### Information provided
*** Begin section ***

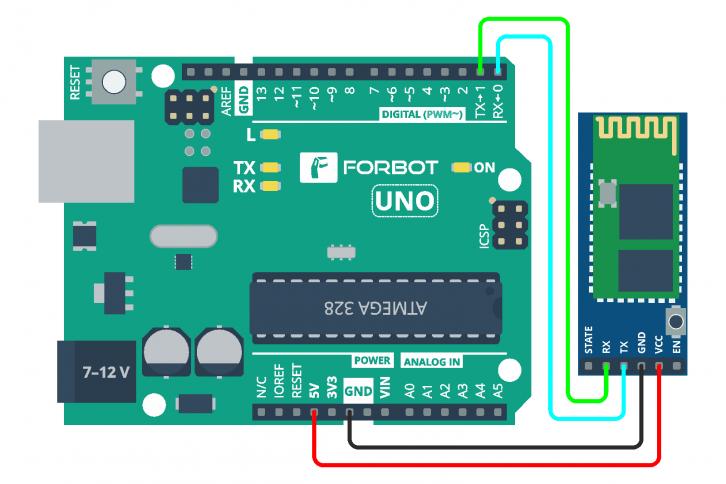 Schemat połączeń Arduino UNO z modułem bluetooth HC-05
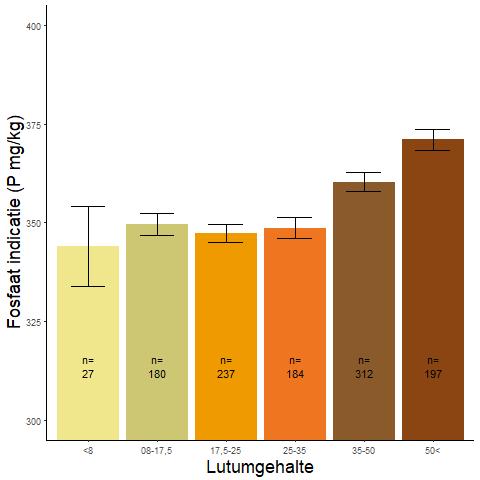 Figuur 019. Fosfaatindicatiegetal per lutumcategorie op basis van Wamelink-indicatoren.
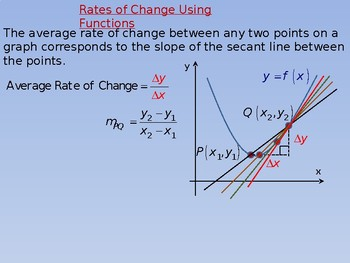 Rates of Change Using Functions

*** End section ***

Write the listing out in full, exactly; no images.

 Schemat połączeń Arduino UNO z modułem bluetooth HC-05
 Figuur 019. Fosfaatindicatiegetal per lutumcategorie op basis van Wamelink-indicatoren.
 Rates of Change Using Functions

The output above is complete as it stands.